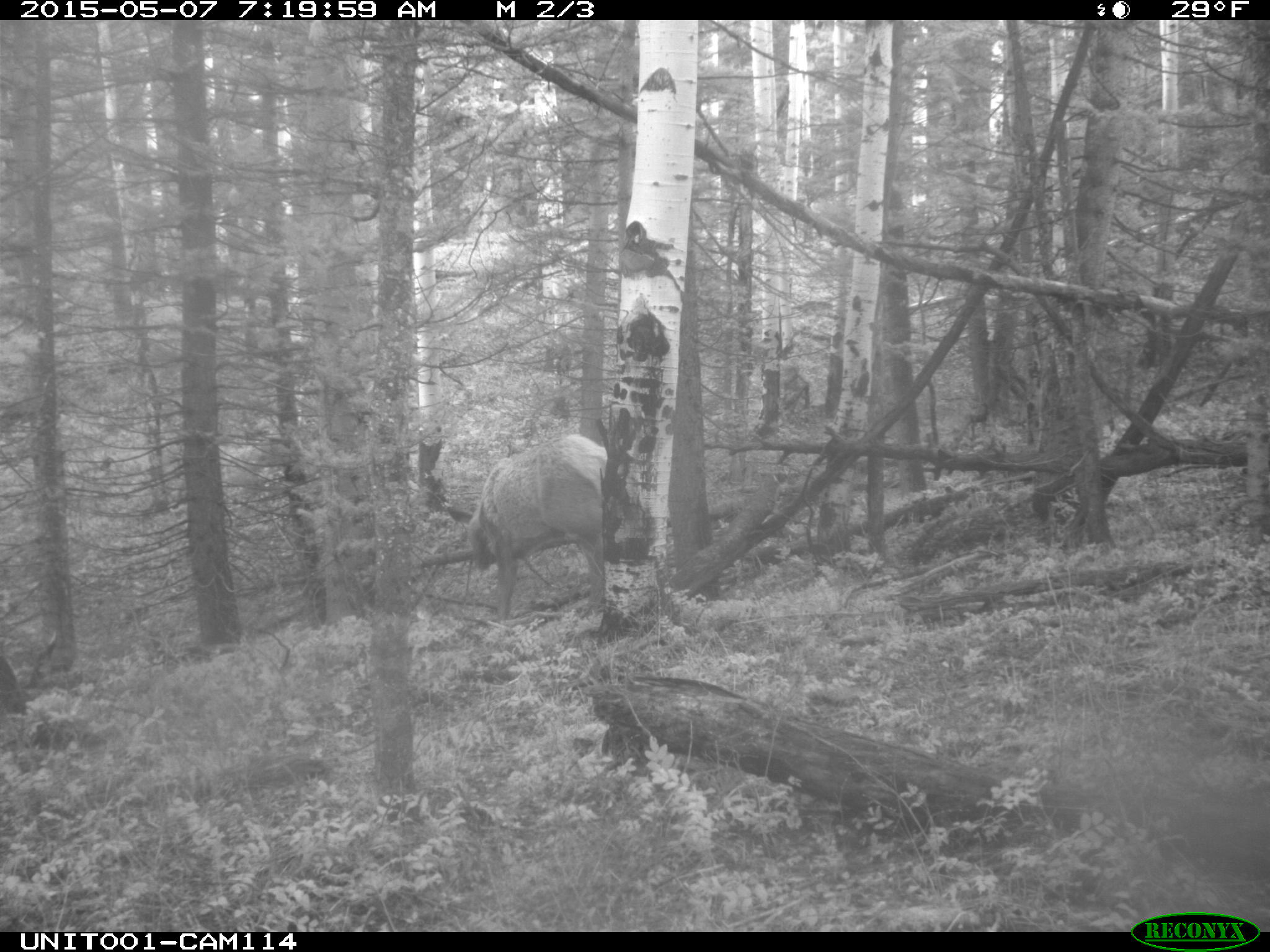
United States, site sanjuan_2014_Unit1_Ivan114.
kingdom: Animalia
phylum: Chordata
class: Mammalia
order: Artiodactyla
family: Cervidae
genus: Cervus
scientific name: Cervus elaphus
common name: red deer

▬▬▬▬▬▬

Instructions to follow:
Although the records contain pictures, the copy should consist of their text alone, reproduced exactly.

Output of the exercise:
United States, site sanjuan_2014_Unit1_Ivan114.
kingdom: Animalia
phylum: Chordata
class: Mammalia
order: Artiodactyla
family: Cervidae
genus: Cervus
scientific name: Cervus elaphus
common name: red deer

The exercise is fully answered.